Despite an illness that kept the Lake Washington High School Dance Team’s head coach leading them from a hospital bed part of the season, the team kicked high and took first place in the 4A State Championship dance competition in Yakima March 28.
The team had put in well over 400 hours of practice since the team was formed last April, enduring a grueling early morning practice schedule and the sudden serious illness of their head coach, Lindsey Beck, 30 days prior to the state competition. Yet the poise, dedication and talent of this team paid off as they were awarded the title of State Champion in two categories, Drill and Pom, and second place in their third category, Kick.
In addition, Beck was awarded Coach of the Year by the WIAA, an honor bestowed by the other coaches in the state.
Competitive high school dance teams perform in six different categories with each team permitted to compete in up to three categories at any one competition. Lake Washington competes in the Drill, Pom and Kick categories. Drill is a precision oriented dance routine with a balanced mixture of dynamic moves, creativity, difficulty, and maximum visual effect. Pom is a dance routine designed to emphasize the utilization of poms, presenting synchronized formations performed with many dimensions. And Kick is a dance routine that presents a variety of kicks and effective floor patterning while demonstrating good upper body control and uniformity of kick height, with at least 50 percent of the routine being kicks. All of these disciplines require incredible endurance, dance skill, and athleticism. At the state competition, the 4A schools from all over the state fielded 73 different routines in the various categories.
Lindsey Beck has been building the competitive dance program at Lake Washington over the last four years and it has quickly become one of the most consistent and prestigious groups of its kind in Washington. The 2008-2009 team has won virtually all of the competitions it participated in over the past several months, to add to other awards from previous events earlier in the season.
But their year was not without serious challenges.
Nothing could prepare the girls to hear the devastating news that their 25-year-old coach had a tumor in her neck needing immediate spinal cord surgery. The doctors anticipated that she would be hospitalized for many weeks or months and in rehabilitation for a year or more, with no guarantees. However, Beck’s recovery goal was to walk into Yakima’s Sun Dome on March 28, 30 days after surgery, to watch her team compete in the State Championships.

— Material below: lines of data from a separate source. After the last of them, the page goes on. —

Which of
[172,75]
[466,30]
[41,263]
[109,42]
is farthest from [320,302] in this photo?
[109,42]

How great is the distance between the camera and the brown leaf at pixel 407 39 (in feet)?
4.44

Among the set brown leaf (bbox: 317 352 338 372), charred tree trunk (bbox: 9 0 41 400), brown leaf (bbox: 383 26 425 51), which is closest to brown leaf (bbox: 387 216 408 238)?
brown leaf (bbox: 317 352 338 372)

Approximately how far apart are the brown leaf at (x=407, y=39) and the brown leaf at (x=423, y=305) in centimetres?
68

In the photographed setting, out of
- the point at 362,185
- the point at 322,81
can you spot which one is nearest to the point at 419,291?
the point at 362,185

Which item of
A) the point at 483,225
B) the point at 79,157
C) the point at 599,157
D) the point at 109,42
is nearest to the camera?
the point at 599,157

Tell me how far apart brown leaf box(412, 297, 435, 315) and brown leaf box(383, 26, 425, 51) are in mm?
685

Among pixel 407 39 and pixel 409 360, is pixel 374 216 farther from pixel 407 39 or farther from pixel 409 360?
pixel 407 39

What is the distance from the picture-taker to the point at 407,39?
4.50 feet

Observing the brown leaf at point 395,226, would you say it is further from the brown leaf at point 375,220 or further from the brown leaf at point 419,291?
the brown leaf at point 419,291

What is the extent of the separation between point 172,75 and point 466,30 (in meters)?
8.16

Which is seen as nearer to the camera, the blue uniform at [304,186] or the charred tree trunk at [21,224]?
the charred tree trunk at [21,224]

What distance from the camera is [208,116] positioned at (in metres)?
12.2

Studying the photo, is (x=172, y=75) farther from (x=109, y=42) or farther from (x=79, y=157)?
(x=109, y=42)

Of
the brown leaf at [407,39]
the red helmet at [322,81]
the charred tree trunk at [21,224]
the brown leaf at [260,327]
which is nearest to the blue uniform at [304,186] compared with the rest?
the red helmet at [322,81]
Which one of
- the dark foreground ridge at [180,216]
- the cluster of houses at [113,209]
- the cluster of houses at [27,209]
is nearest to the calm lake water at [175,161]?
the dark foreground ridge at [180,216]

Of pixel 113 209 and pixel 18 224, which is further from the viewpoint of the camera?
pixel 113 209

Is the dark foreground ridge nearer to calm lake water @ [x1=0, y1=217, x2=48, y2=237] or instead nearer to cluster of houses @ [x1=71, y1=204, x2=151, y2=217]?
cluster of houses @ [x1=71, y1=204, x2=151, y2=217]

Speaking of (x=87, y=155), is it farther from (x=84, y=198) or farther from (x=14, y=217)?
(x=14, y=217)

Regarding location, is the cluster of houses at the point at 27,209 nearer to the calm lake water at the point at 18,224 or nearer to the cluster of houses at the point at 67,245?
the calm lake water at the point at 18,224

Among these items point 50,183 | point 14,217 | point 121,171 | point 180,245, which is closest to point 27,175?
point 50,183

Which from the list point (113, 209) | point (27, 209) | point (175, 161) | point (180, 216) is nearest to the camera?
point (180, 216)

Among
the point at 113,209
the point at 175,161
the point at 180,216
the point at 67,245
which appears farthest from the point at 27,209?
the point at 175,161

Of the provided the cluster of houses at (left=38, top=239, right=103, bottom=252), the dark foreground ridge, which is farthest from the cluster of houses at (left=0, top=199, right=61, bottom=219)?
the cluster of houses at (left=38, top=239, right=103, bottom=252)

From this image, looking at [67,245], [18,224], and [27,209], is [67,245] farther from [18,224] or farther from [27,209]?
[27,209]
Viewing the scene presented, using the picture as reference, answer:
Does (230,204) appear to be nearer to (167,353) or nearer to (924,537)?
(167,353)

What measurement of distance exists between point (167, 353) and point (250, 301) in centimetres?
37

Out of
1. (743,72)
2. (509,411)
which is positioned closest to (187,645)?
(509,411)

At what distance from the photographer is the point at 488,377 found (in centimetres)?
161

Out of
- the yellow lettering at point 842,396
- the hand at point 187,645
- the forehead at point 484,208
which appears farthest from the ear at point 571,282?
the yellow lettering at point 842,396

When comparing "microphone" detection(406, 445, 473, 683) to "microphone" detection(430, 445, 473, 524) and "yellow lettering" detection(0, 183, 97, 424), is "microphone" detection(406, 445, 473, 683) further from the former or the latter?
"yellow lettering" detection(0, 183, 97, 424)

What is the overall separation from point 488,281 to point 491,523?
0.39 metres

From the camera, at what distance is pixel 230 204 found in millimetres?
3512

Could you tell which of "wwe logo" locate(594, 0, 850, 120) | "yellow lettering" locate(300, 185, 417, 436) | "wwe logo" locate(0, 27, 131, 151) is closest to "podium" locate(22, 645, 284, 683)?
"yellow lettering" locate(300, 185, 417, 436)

During her weeks at Harborview Hospital, Beck lead the team from her hospital bed. Directly after surgery, she made a video of encouragement for her team. Assistant Coach Carrie Robeson took the coaching reins but kept Beck at the helm, reviewing videos of the girls with Beck as she lay in her hospital bed giving pep talks on a speaker phone from the hospital for each practice and watching competitions from a webcam hookup. Lindsey was an inspirational leader and her team worked hard to honor her personal efforts. After four weeks at Harbor View Hospital, Beck was discharged and two days later walked into the Sun Dome, leading her team to victory as State Champions.
With her dad on one side and Coach Robeson on the other, Beck walked the length of the Sun Dome to accept the Coach of the Year Award to a standing ovation.